Top of Given entries
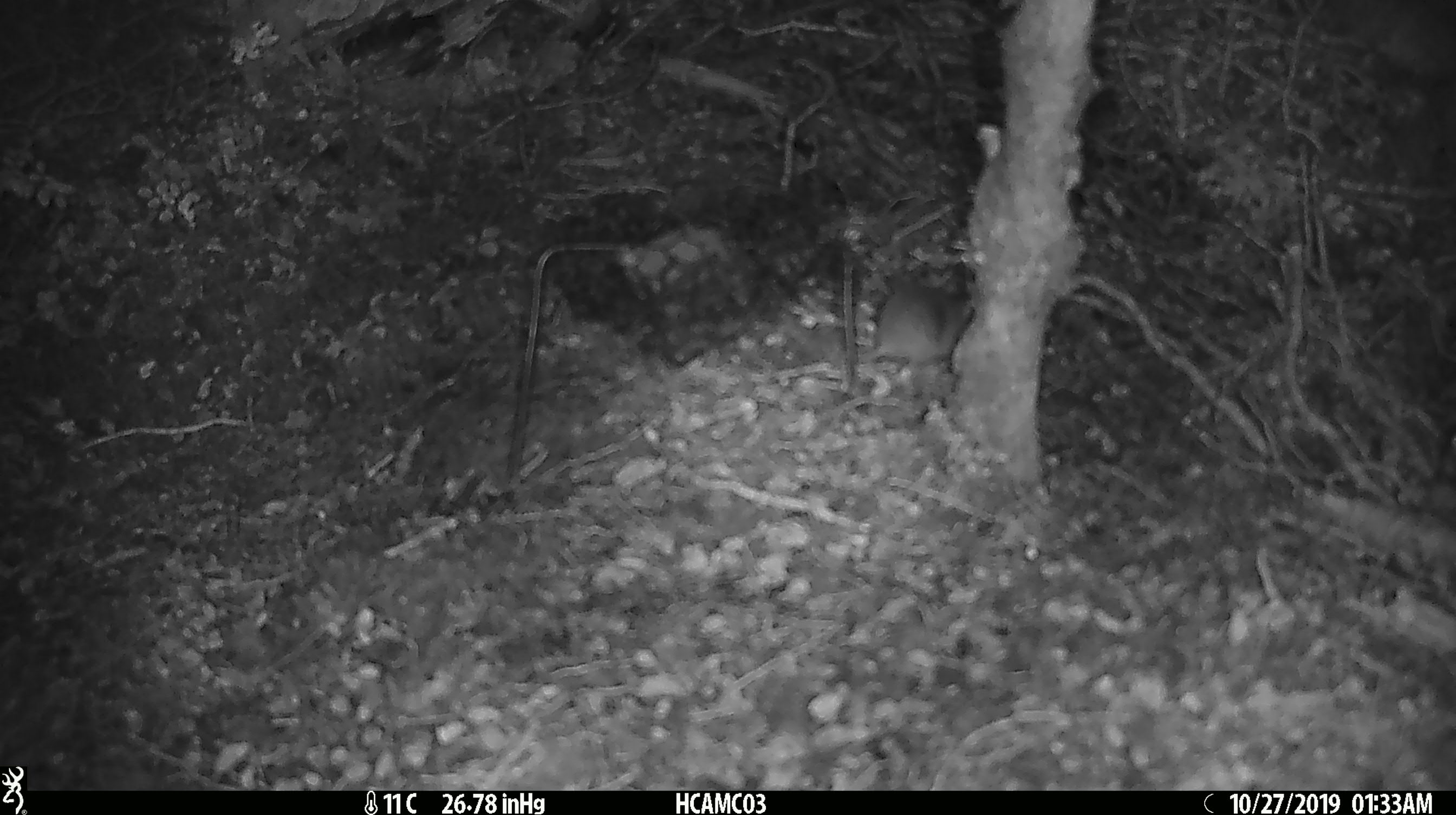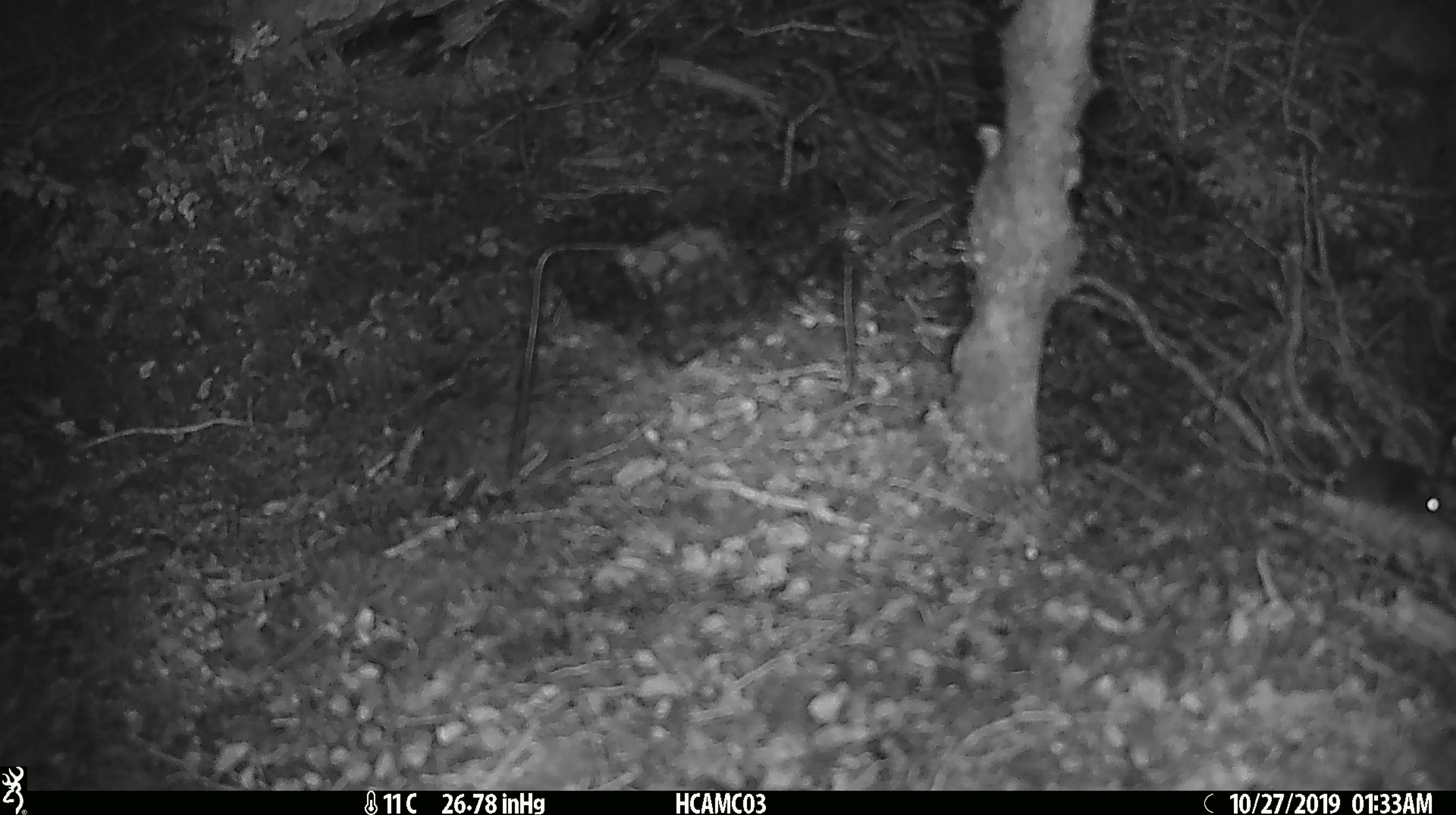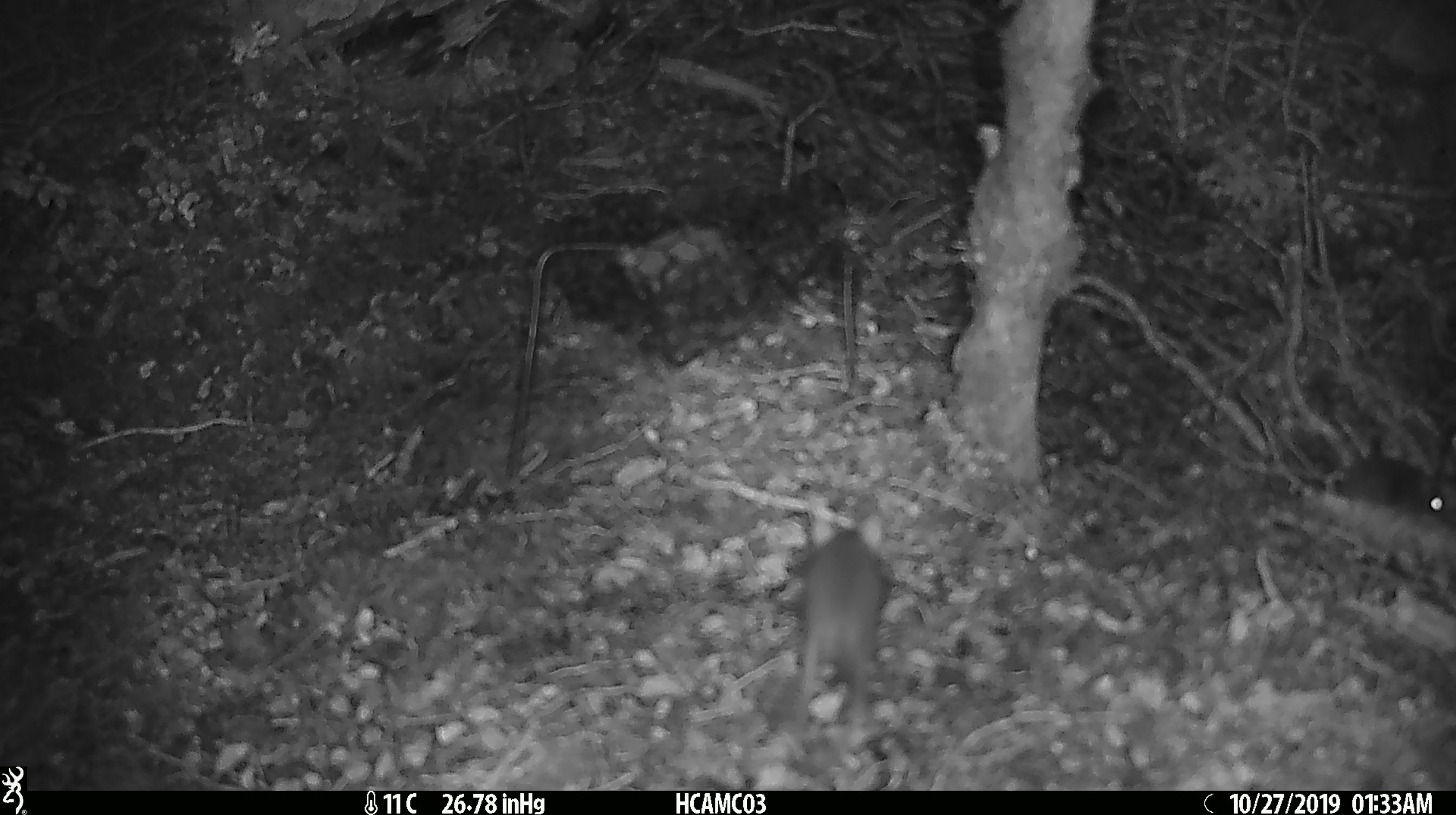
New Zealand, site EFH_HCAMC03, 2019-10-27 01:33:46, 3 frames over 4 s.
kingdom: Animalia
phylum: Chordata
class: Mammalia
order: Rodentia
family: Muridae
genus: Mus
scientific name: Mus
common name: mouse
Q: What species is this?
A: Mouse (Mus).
Bottom of Given entries
Top of Given entries
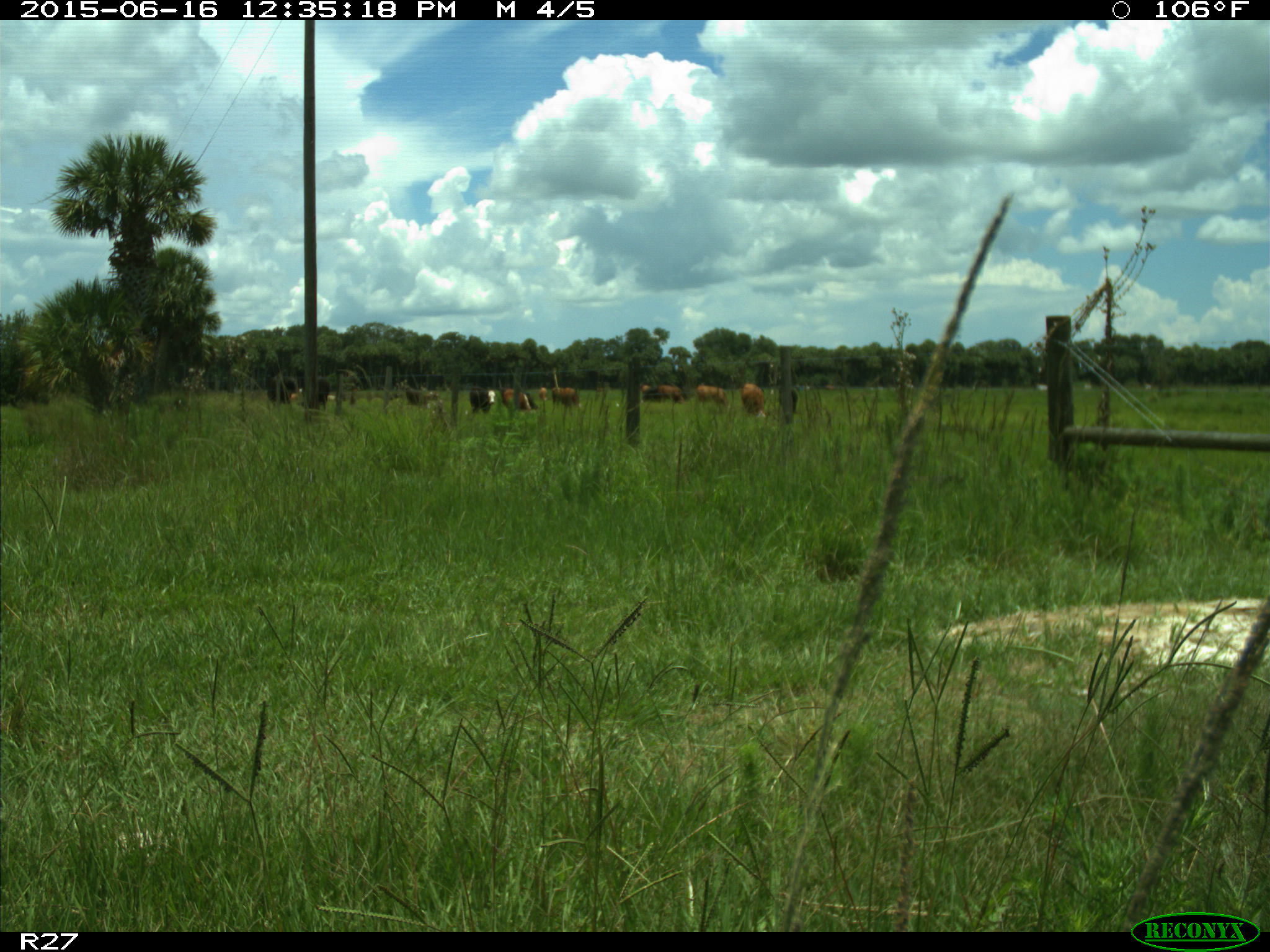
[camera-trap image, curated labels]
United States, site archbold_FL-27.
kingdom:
Bottom of Given entries
[Aim of the task] Go through the material above and output exactly the lines from the one containing "kingdom: Animalia" through the one containing "A: Mouse (Mus).".

[Answer]
kingdom: Animalia
phylum: Chordata
class: Mammalia
order: Rodentia
family: Muridae
genus: Mus
scientific name: Mus
common name: mouse
Q: What species is this?
A: Mouse (Mus).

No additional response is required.